Orthopraxy, however, is all about right practice and right living, and it should flow from orthodoxy. We believe and therefore we give and we give of the gifts and talents we have. The sheep were sheep because what they believed led them to act to help others. The goats were goats because what they believed did not lead them to help others, even though they called Jesus Lord.

It is very important that we note that the goats also called Jesus ‘Lord’. These people would have called themselves believers; they knew who Jesus was, but they were not the real thing because their belief had not made any difference to how they lived, or didn’t live, for others. Being a Christian must mean we give of ourselves for others. If we don’t, then we’re not the real thing.

This is indeed a difficult message for us to take in, but I would be shirking my responsibilities of I didn’t bring it to us. In this Lent we are thinking about how we use the gifts that we have and these two passages should make us think long and hard about that. The message is that unless what we believe causes us to act, then it doesn’t matter how much like a sheep we look, we’re not a sheep.

It is doubly hard for us because we a re a well-off community, even if we don’t perhaps always feel it, but the temptation of riches is that we use them for ourselves and don’t see the needs that others have. It is not for nothing that Jesus declares that it is easier for a camel to go through the literal eye of a needle than for a rich person to get into heaven.

We may think we give a lot, but, and I will come back to this later in Lent, the mark of a generous person is not how much they give, but how much they have left after they have given. And I am not necessarily talking here about money, and note this, neither is Jesus. Jesus is talking about taking the time to go and see others, to meet the needs of those beyond our immediate circle.

It seems to be that if our beliefs are real, then they generate within us an ability to put ourselves in the shoes of others - to feel empathy for them, and so to want to help.

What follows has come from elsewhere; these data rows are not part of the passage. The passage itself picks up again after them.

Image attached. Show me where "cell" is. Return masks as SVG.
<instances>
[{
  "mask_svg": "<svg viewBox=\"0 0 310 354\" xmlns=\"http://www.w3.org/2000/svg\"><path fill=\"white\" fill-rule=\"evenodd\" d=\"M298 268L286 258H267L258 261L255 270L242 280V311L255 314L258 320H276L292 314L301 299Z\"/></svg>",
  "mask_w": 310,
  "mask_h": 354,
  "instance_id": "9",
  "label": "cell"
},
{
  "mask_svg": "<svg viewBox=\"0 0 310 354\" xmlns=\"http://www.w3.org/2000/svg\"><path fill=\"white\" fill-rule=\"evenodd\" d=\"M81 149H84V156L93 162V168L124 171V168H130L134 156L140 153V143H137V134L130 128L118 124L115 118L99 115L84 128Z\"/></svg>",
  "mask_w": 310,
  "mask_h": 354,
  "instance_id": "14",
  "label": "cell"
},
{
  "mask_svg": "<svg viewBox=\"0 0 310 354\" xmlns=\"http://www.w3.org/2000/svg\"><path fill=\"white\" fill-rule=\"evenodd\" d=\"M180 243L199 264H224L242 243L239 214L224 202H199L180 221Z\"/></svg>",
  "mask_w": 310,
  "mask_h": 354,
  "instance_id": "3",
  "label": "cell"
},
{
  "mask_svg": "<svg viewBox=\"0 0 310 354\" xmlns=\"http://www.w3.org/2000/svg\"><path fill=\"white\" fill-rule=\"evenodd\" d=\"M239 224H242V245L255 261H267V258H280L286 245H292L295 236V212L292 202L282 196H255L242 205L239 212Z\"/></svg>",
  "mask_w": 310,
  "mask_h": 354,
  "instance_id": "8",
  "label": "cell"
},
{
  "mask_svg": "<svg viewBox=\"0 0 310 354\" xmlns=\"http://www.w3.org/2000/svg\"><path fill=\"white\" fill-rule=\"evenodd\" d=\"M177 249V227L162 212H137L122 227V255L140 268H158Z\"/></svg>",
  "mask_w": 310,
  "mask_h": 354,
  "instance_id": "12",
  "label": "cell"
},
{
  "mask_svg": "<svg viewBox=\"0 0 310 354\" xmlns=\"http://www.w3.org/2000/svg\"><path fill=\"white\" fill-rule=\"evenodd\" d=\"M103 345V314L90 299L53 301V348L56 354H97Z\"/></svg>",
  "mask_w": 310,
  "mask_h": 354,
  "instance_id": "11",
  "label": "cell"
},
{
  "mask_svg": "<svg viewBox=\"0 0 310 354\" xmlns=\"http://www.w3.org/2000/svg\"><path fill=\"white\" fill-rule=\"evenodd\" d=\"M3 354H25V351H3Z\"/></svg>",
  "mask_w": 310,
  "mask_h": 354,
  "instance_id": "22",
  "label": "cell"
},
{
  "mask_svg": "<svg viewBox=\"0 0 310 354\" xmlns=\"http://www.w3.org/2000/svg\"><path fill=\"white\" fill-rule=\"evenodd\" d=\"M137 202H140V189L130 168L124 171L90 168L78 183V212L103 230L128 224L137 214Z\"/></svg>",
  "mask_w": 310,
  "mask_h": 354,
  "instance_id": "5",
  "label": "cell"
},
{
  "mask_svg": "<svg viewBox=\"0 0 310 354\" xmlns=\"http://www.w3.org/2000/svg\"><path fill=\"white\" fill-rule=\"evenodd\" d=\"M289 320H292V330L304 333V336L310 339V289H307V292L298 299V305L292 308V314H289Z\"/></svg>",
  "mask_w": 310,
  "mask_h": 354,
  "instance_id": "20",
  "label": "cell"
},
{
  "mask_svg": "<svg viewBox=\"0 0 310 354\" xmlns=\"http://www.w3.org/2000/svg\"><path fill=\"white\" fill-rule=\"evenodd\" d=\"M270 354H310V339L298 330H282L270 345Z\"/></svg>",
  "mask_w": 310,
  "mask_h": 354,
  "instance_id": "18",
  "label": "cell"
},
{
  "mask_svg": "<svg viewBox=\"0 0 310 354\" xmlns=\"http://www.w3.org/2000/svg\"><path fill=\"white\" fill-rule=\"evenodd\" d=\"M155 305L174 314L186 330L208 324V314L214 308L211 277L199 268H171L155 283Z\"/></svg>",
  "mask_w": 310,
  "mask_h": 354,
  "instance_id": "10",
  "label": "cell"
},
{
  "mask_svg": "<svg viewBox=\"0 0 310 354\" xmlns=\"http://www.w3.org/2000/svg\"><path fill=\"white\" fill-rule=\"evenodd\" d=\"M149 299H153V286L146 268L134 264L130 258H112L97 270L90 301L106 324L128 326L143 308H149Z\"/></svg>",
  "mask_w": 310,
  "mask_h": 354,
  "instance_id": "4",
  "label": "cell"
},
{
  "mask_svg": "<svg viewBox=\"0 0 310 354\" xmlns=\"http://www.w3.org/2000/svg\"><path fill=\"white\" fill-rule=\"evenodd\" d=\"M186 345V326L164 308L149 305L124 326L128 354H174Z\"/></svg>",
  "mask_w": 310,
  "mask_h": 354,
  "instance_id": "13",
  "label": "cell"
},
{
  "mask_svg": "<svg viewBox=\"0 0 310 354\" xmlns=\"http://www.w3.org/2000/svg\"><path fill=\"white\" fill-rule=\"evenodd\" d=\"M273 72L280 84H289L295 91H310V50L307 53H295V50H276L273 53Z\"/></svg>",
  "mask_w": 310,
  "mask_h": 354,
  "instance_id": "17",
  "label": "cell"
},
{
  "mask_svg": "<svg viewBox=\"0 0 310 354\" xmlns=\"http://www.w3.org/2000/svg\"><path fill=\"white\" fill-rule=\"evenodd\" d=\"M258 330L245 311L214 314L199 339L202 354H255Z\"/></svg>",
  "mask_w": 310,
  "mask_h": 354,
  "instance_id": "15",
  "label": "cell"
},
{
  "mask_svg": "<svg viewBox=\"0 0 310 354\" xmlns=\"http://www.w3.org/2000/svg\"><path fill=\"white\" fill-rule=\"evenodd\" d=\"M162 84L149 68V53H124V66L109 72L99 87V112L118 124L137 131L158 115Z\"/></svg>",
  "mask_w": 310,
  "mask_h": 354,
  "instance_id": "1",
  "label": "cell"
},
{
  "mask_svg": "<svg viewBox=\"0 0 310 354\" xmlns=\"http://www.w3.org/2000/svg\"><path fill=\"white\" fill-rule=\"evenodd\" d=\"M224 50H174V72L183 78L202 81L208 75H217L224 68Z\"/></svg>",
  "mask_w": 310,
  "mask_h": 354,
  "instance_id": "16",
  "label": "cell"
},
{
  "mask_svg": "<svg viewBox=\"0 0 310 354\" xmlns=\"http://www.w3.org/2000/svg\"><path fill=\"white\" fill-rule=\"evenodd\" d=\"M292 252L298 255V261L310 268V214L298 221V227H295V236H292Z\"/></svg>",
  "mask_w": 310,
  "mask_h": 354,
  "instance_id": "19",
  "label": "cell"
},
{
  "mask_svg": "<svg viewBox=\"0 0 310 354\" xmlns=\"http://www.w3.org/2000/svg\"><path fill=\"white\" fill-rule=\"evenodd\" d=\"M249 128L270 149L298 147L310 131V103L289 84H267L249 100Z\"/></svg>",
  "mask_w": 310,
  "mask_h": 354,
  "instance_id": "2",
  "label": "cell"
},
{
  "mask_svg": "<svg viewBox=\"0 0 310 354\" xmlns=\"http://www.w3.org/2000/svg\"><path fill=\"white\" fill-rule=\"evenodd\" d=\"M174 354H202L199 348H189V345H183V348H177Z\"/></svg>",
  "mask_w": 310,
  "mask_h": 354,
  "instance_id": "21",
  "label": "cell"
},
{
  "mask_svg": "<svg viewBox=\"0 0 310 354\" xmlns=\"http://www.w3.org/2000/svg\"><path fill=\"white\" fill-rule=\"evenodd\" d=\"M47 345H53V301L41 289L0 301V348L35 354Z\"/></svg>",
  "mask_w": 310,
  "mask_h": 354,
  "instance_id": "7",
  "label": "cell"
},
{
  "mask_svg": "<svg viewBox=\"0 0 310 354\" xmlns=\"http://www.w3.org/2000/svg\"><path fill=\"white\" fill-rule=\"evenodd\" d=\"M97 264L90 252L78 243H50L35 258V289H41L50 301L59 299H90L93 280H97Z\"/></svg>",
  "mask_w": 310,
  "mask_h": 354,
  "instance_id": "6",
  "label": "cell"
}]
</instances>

Now in this year’s annual report I have made mention of just how much some people give, and of how we should all be grateful to them. In this passage we see that giving of ourselves is not just good, it is an essential part of being a Christian.

And it is also important to note that there are times when we have to allow ourselves to receive. Selfless givers are hopeless at receiving, which is perhaps why sometimes we don’t look out for the needs of the givers, and why some of the givers really need to have some relief by others picking up the slack.

And so the question we have to face is, how much of our gifts and talents and time do we keep for ourselves, and how much do our beliefs stir us to give of them and of ourselves to the needs of others? Helping others, rather than wisdom or spiritual gifts or good doctrine, is the mark of a true believer. Amen.